Ilustrasi (Foto: Caleb Woods / Unsplash)
Uzone.id - Seorang whistleblower (saksi pelapor) Facebook bernama Frances Haugen, mantan manajer produk berusia 37 tahun, telah menyerahkan dokumen terkait internal Facebook kepada The Wall Street Journal (WSJ).Berbekal dengan dokumen tersebut, WSJ melaporkan bahwa penelitian yang dilakukan Instagram menunjukkan bahwa Facebook bisa membahayakan kesehatan mental anak perempuan.
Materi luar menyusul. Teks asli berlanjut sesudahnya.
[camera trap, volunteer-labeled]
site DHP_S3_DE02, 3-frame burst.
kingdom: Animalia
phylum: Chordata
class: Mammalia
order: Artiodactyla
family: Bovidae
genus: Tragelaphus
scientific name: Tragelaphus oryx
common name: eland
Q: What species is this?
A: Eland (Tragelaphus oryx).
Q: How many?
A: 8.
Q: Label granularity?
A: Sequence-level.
Kemudian, pada Selasa (12/10), Frances Haugen bersaksi di depan Dewan Pengawas Facebook bahwa "Kepemimpinan perusahaan itu tahu bagaimana membuat Facebook dan Instagram lebih aman, tetapi tidak akan membuat perubahan yang diperlukan karena mereka telah menempatkan keuntungan astronomis mereka di atas orang-orang."
BACA JUGA: Beredar Bocoran Tanggal Rilis Galaxy S21 FE
Frances Haugen juga mengkritik Mark Zuckerberg karena punya kendali luas, dengan mengatakan bahwa "tidak ada orang yang saat ini meminta pertanggungjawaban Mark selain dirinya sendiri."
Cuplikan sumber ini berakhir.